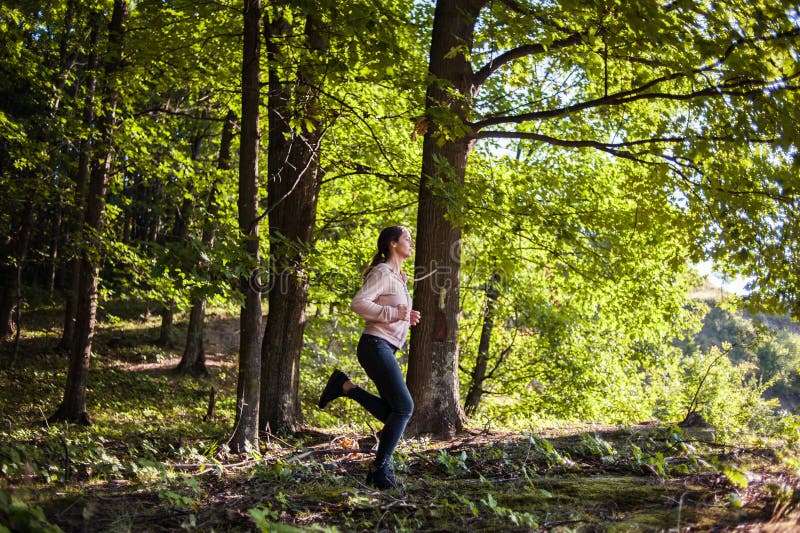 Young Girl Jogging in the Woods on a Sunny Morning. Stock Photo - Image ...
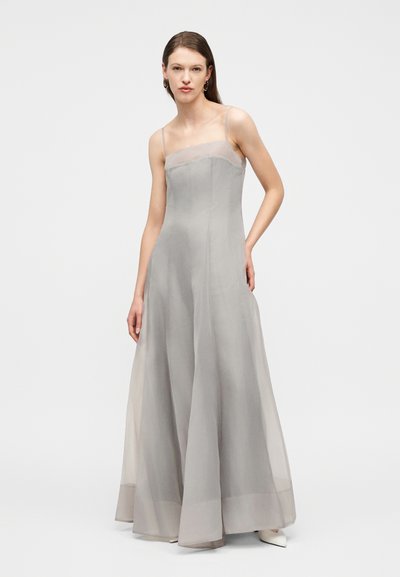 Γυναίκα με μακρύ γκρι διαφανές φόρεμα με λεπτές τιράντες, στέκεται μπροστά σε απλό λευκό φόντο.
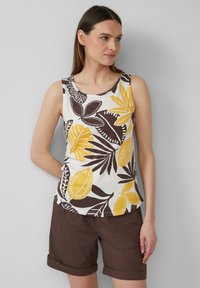 Débardeur blanc avec des motifs de feuilles jaunes et marron audacieux, col rond et sans manches, associé à un short marron retroussé.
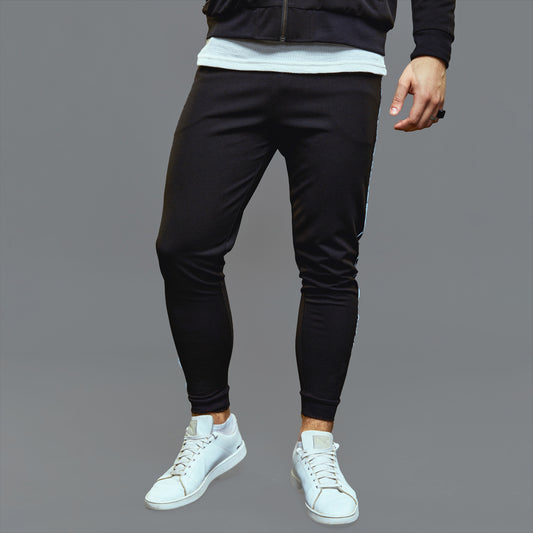 a man standing on a tennis court holding a racquet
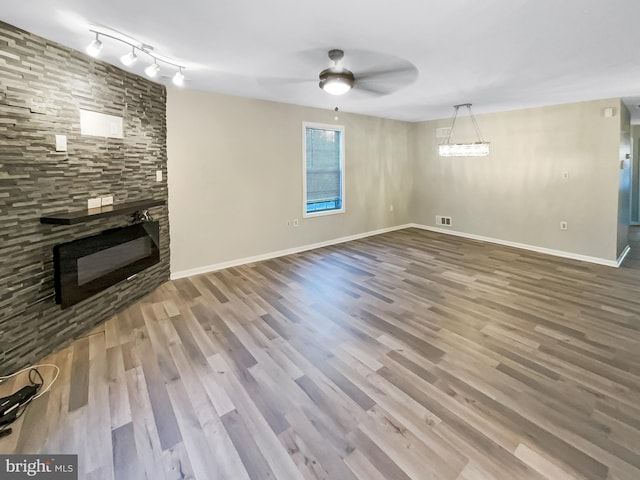 unfurnished living room featuring visible vents, a ceiling fan, wood finished floors, a fireplace, and baseboards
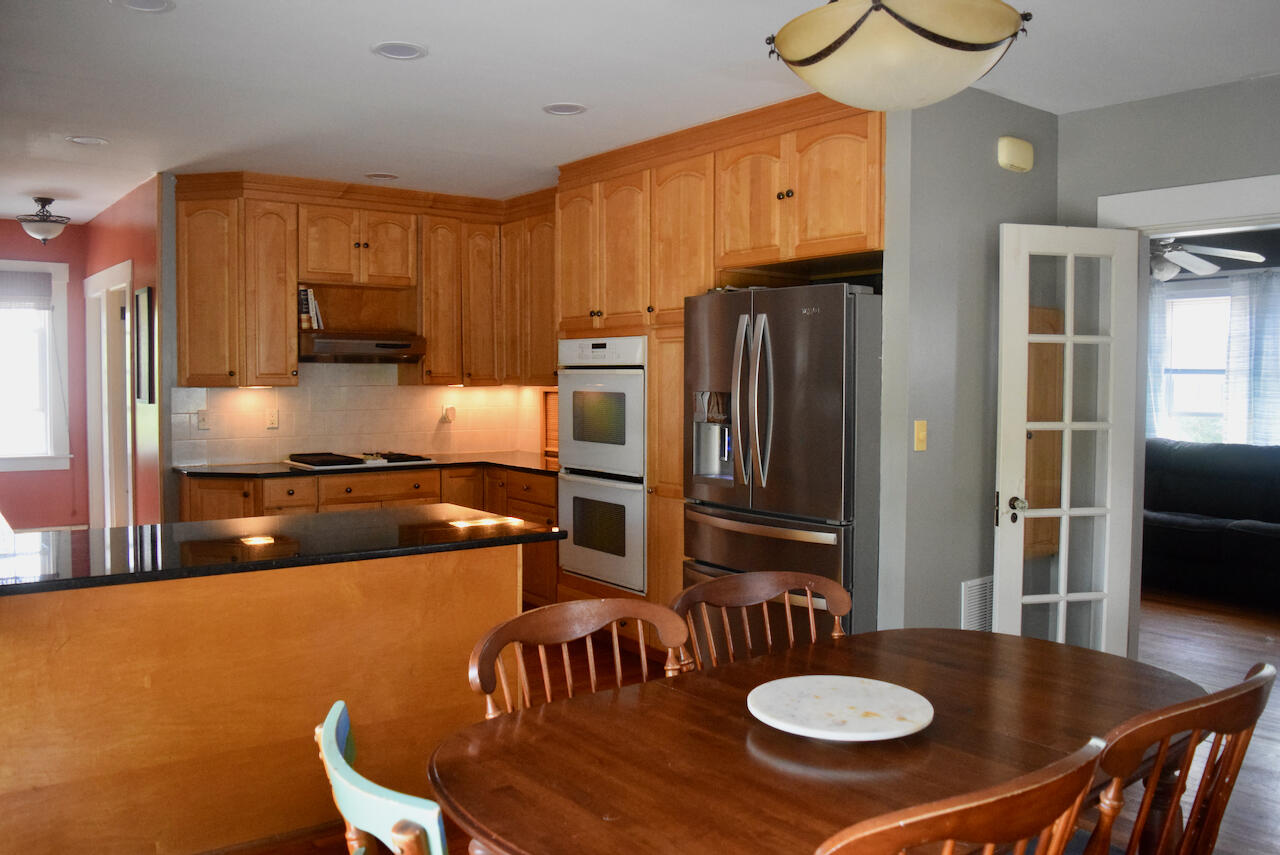 99 South Main Street Acushnet, MA 02743 - Photo 12 of 46 a kitchen with stainless steel appliances granite countertop a stove a refrigerator a kitchen island a dining table and chairs with wooden floor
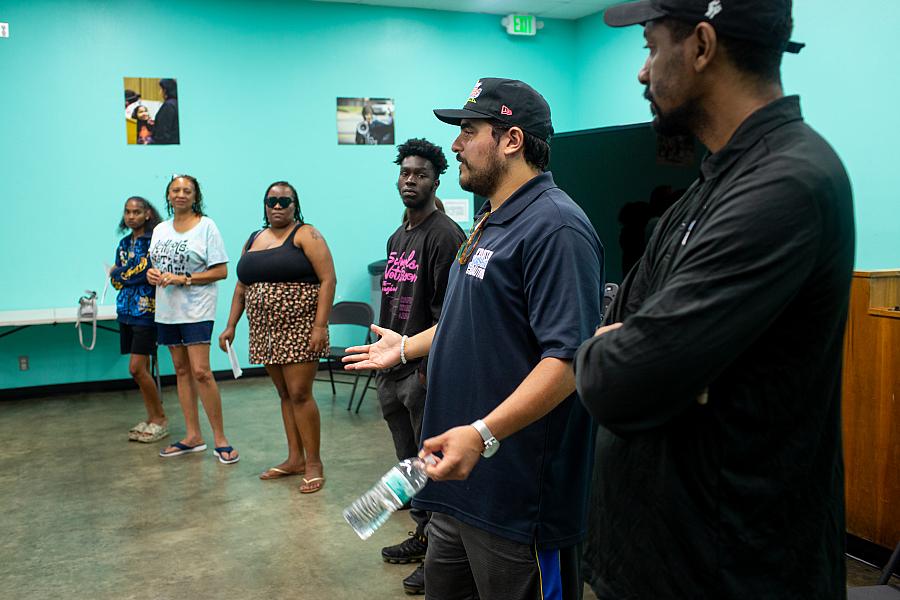 Chuco's Justice Center staff talk to journalists.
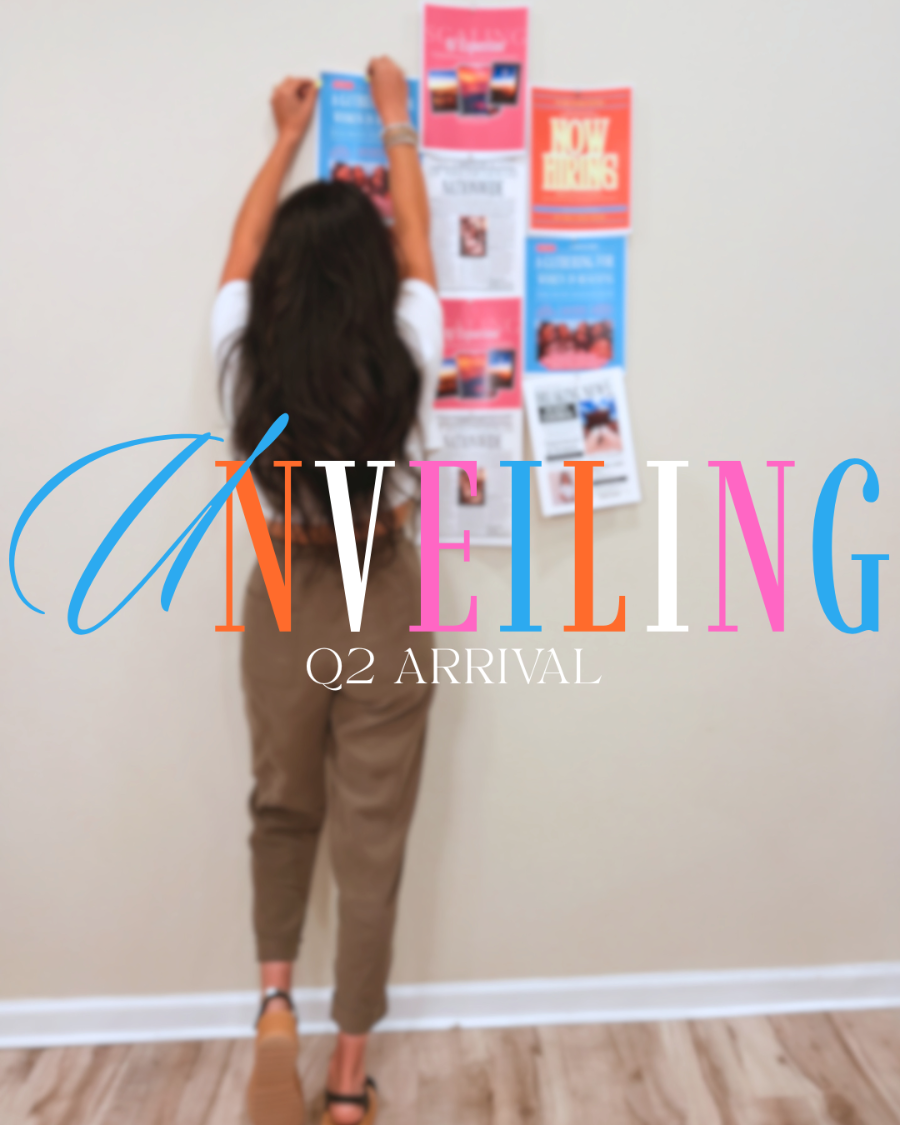 Person hanging up colorful posters on a wall with 'Unveiling Q2 Arrival' text overlay.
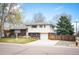 Charming home featuring a well-maintained lawn, brick accents, and a two-car garage at 1492 S Dudley St, Lakewood, CO 80232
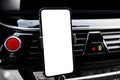 Smartphone in a car use for Navigate or GPS. Driving a car with Smartphone in holder. Mobile phone with  white screen. Bla Royalty Free Stock Photo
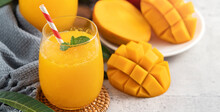 Fresh Beautiful Delicious Mango Juice Smoothie In A Glass Cup On Gray Table Background.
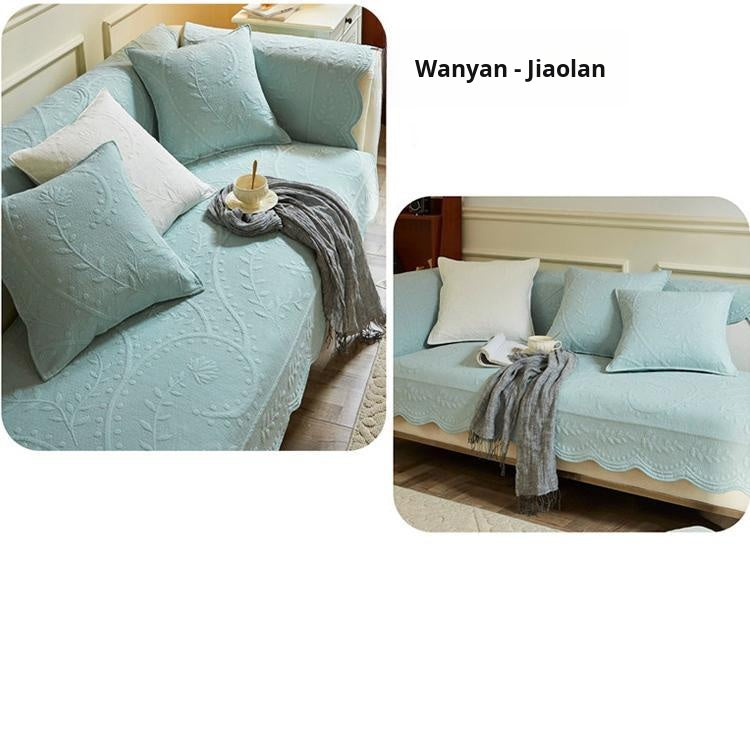 Light blue couch cover with contrasting white cushions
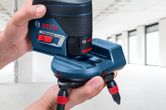 O persoană ajustează un accesoriu pentru nivelarea cu laser într-o cameră luminoasă și nefinisată.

----------------

> **What is required**: Reproduce the entire listing above word for word, leaving out the pictures.

> **Response below**:
 Young Girl Jogging in the Woods on a Sunny Morning. Stock Photo - Image ...
 Γυναίκα με μακρύ γκρι διαφανές φόρεμα με λεπτές τιράντες, στέκεται μπροστά σε απλό λευκό φόντο.
 Débardeur blanc avec des motifs de feuilles jaunes et marron audacieux, col rond et sans manches, associé à un short marron retroussé.
 a man standing on a tennis court holding a racquet
 unfurnished living room featuring visible vents, a ceiling fan, wood finished floors, a fireplace, and baseboards
 99 South Main Street Acushnet, MA 02743 - Photo 12 of 46 a kitchen with stainless steel appliances granite countertop a stove a refrigerator a kitchen island a dining table and chairs with wooden floor
 Chuco's Justice Center staff talk to journalists.
 Person hanging up colorful posters on a wall with 'Unveiling Q2 Arrival' text overlay.
 Charming home featuring a well-maintained lawn, brick accents, and a two-car garage at 1492 S Dudley St, Lakewood, CO 80232
 Smartphone in a car use for Navigate or GPS. Driving a car with Smartphone in holder. Mobile phone with  white screen. Bla Royalty Free Stock Photo
 Fresh Beautiful Delicious Mango Juice Smoothie In A Glass Cup On Gray Table Background.
 Light blue couch cover with contrasting white cushions
 O persoană ajustează un accesoriu pentru nivelarea cu laser într-o cameră luminoasă și nefinisată.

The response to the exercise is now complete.